Un revirement stratégique du PDS
Le PDS, parti historique dirigé par l’ancien président Abdoulaye Wade, a longtemps été un acteur clé de la vie politique sénégalaise. Après avoir soutenu le ticket Sonko–Faye lors de la présidentielle de 2024, il avait ensuite pris ses distances avec le nouveau pouvoir. Pourtant, face aux réformes constitutionnelles proposées par le camp Sonko, le parti a choisi de se ranger du côté du président Bassirou Diomaye Faye.
Ce soutien s’explique en partie par la volonté du PDS de s’opposer aux ambitions politiques perçues comme excessives d’Ousmane Sonko. Selon des observateurs, cette alliance reste avant tout tactique, motivée par des intérêts communs à court terme plutôt que par une véritable convergence idéologique.
Une alliance née en 2022
Les racines de cette alliance remontent aux législatives de juillet 2022, où le PDS et le Pastef avaient uni leurs forces pour contrer la majorité présidentielle de l’époque. Deux ans plus tard, le PDS avait de nouveau apporté son soutien à Diomaye Faye, alors que son propre candidat, Karim Wade, avait été écarté de la course présidentielle.
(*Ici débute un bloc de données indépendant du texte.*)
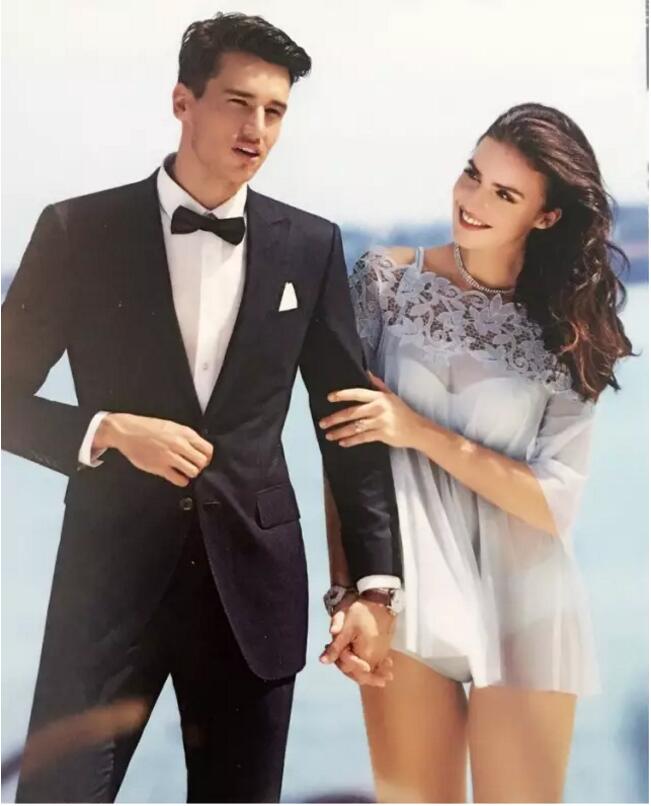 泡温泉穿什么样的泳衣好???安莉芳怎么样?? 泡温泉穿什么样的泳衣好???安莉芳怎么样??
Pour le PDS, ce ralliement était une manière de préserver son influence politique, notamment après l’exclusion de Karim Wade, lié à des affaires judiciaires controversées. Cependant, cette collaboration n’a pas débouché sur une intégration durable du PDS dans les instances gouvernementales.
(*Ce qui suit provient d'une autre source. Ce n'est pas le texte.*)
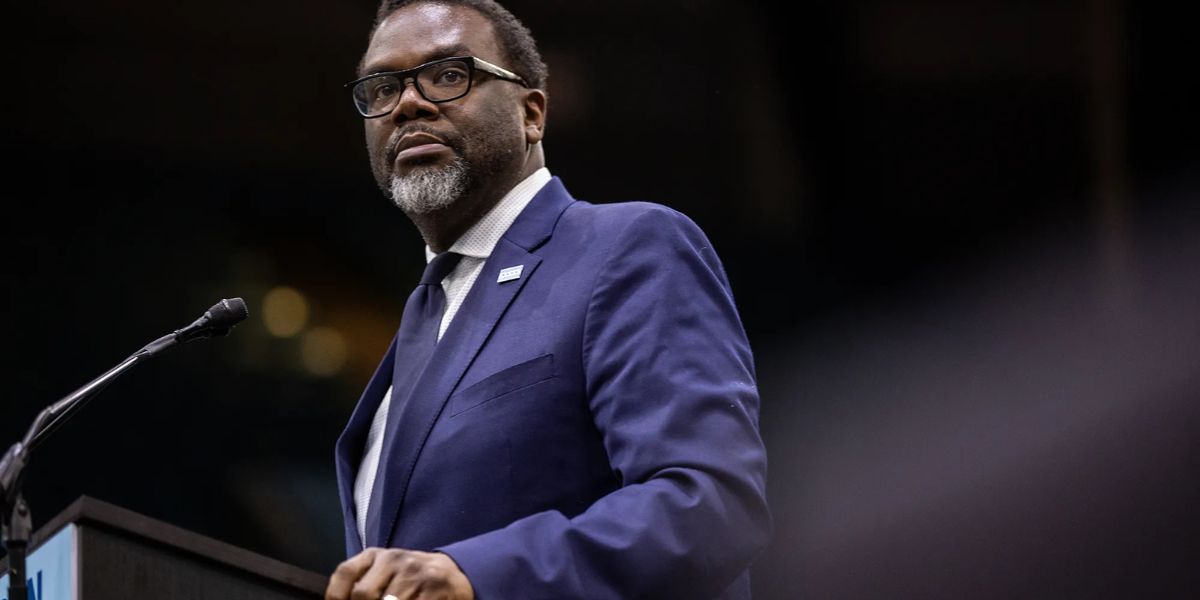 Chicago Mayor Revises Corporate Head Tax Amid Criticism from Republicans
Une opposition unie contre Sonko
L’opposition sénégalaise, traditionnellement divisée, semble aujourd’hui trouver un terrain d’entente dans son rejet des réformes portées par Ousmane Sonko. Le PDS a ainsi appelé ses militants à voter « non » lors du référendum sur la révision constitutionnelle, tout en critiquant ouvertement les motivations derrière ce projet.
« Ce texte ne reflète que les ambitions personnelles d’Ousmane Sonko et menace les fondements de notre démocratie », a déclaré le PDS dans un communiqué.
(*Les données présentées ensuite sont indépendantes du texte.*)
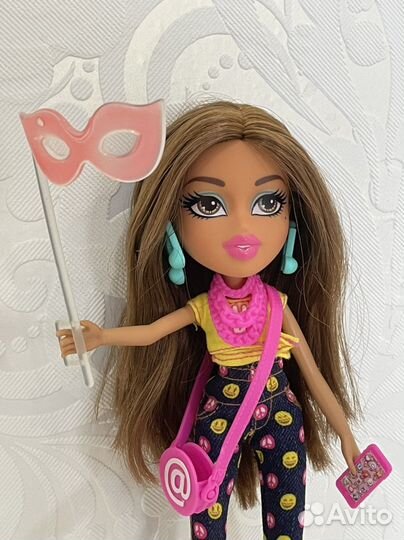 Кукла Bratz Ясмин Selfie Snaps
Selon Hamadou Tidiane Sy, directeur de l’école de journalisme E-Jicom, cette opposition dépasse le cadre du PDS. « Toute la classe politique voit aujourd’hui Ousmane Sonko comme un trouble-fête qui entrave la réconciliation nationale », explique-t-il.
Un rapprochement temporaire
Malgré ce soutien ponctuel, les analystes estiment qu’une alliance durable entre le PDS et le camp présidentiel reste improbable. « Ce n’est pas une adhésion idéologique, mais une convergence tactique pour contrer une menace commune », souligne Hamadou Tidiane Sy.
Le PDS, autrefois dominant, cherche désormais à se repositionner après des années de déclin politique. Son rapprochement avec Diomaye Faye pourrait lui permettre de retrouver une place centrale dans le paysage politique sénégalais.
Diomaye Faye en quête de stabilité
Face aux tensions internes au sein du Pastef et aux critiques croissantes, le président Bassirou Diomaye Faye semble vouloir élargir sa base politique. L’appui du PDS pourrait lui être précieux, notamment dans la perspective d’un second mandat.
« Le président travaille activement à consolider sa propre coalition, distincte du Pastef », explique Hamadou Tidiane Sy. Certains observateurs vont même jusqu’à évoquer une rupture définitive entre Diomaye Faye et le parti d’Ousmane Sonko.
Cette reconfiguration politique pourrait redéfinir l’équilibre des forces au Sénégal, où les alliances se font et se défont au gré des enjeux du moment.